Thursday, April 12, 2007

groking REST

when designing a cache-able REST-ful implementation, two things are getting in my way:

- composers

- role-based security



i plan on tackling the composer issue first.



composers

composers are resources (usually xhtml pages) that act as mini-aggregators of the underlying resources. for example, the home page of a blog site probably has the most recent two or three posts in full; a list of the last ten posts (in title/link form), a list of the site's blogroll and maybe other data. this resource is a composed document made up of other resources. how do i make sure that the home page is replayable, reliably ache-able, and easily updated as the underlying data changes?



serer-side composers

there are two basic ways to handle the composing pattern. the first is to complete the composition at the server and then deliver the resulting cache-able document to the client. this works fine, but updating the content of this cached document now gets a bit tricky. to make the cache as up-to-date as possible, any change to the underlying resources (blog posts, lists of posts, blog roll, etc.) needs to invalidate the home page resource cache.



client-side composers

the second method is to complete the composition on the client - usually via ajax-type calls. the advantage here is that the composer itself is fully cache-able and will alway honor the cache status of the all the underlying resources. the downside is that it assumes much more 'smarts' on the client (will this model work on cell phones? other devices?).

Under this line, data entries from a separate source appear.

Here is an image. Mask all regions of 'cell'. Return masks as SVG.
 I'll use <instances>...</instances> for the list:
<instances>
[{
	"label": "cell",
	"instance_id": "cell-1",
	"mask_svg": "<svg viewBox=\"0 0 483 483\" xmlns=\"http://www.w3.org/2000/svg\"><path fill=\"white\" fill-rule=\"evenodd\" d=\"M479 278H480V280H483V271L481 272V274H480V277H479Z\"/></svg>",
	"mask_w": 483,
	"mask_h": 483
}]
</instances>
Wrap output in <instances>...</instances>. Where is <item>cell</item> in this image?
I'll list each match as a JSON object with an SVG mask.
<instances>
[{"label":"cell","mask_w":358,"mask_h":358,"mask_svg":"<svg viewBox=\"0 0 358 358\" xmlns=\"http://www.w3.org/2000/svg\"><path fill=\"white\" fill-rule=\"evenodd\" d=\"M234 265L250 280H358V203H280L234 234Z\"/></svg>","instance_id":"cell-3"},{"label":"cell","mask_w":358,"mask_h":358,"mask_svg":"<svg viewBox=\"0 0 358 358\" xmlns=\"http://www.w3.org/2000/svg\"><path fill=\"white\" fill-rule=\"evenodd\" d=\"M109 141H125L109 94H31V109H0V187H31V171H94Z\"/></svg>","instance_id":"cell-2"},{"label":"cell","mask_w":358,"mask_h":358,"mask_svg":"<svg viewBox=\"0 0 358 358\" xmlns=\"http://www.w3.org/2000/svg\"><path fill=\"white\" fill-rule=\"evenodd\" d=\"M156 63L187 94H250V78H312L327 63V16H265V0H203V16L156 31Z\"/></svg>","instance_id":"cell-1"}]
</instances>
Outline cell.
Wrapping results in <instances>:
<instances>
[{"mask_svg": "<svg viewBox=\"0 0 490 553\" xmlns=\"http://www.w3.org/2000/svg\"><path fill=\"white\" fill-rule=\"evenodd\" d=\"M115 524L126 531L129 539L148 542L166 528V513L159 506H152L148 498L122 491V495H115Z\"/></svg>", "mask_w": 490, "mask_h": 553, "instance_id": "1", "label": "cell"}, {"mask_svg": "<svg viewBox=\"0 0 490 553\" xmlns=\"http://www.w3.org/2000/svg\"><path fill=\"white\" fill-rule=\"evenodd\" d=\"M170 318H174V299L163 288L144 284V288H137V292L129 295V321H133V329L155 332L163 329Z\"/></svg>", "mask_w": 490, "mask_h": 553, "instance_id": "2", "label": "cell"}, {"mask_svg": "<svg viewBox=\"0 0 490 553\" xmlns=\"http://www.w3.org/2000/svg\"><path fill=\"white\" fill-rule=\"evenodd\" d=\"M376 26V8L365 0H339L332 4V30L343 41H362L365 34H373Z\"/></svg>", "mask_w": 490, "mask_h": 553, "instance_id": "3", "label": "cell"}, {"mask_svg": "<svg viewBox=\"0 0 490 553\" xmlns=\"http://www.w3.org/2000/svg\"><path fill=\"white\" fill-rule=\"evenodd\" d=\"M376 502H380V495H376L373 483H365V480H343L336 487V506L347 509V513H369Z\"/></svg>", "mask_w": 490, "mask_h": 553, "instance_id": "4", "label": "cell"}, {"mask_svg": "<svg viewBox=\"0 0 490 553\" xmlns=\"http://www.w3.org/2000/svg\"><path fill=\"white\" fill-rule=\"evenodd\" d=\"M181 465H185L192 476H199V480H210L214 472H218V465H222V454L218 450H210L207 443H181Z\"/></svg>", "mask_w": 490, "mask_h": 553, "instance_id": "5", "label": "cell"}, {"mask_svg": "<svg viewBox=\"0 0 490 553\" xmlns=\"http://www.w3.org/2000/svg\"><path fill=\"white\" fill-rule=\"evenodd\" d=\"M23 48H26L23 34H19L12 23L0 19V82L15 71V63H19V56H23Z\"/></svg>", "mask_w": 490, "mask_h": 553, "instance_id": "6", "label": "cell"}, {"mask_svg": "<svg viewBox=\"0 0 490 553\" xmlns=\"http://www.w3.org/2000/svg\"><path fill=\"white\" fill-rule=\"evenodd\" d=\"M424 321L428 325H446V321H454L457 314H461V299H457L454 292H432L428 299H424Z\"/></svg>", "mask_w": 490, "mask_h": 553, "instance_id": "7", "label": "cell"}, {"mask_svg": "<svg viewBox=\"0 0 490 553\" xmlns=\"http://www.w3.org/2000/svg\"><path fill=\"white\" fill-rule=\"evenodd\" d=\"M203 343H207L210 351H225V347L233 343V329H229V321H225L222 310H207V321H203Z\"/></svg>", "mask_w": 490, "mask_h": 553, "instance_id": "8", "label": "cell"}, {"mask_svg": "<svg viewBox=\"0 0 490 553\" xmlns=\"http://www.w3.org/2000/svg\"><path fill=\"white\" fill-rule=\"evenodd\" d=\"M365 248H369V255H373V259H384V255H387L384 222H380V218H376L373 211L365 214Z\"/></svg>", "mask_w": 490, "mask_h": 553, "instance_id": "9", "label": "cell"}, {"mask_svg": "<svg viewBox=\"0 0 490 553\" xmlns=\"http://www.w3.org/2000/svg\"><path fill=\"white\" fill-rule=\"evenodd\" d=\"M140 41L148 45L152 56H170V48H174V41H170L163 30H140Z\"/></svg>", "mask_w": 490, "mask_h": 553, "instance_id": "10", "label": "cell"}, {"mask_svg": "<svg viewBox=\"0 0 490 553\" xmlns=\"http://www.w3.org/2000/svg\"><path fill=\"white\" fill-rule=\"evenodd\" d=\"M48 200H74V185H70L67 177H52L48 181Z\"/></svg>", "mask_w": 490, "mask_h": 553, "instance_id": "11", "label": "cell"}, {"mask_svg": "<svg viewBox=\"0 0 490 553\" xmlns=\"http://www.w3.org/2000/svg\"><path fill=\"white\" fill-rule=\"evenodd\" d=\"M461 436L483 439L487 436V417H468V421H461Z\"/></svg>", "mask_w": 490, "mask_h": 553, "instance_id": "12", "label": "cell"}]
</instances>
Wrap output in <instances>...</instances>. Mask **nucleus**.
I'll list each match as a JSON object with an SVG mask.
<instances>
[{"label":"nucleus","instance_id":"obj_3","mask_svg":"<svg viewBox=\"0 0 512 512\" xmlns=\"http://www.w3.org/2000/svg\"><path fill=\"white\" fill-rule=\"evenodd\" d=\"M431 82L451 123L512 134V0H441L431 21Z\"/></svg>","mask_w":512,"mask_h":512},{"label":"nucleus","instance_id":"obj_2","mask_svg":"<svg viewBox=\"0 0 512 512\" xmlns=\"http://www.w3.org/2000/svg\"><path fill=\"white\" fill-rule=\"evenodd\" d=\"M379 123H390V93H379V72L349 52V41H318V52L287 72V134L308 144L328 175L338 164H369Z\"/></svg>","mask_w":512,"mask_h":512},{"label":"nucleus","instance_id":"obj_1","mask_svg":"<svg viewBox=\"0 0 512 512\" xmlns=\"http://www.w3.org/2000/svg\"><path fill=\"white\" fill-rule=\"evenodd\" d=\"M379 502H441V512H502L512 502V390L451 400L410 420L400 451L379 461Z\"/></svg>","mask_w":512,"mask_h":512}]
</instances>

it is certainly possible to create cache dependencies for the home page that will honor changes to the underlying resources. but now this creates a new set of management routines to handle not just the caching, but also the compose dependencies.  another approach is to simply make the composer resources cache for a fixed time (5 minutes, etc.). this simplifies the cache management, but risks clients getting 'stale' home page documents.



my first approach will be to use the client-side composer model. this allows me to focus on keeping the underlying resource implementaion clean and cacheable for now. once i get the hang of that, i can focus on creating a workable server-side composer model that can be cached efficiently, too.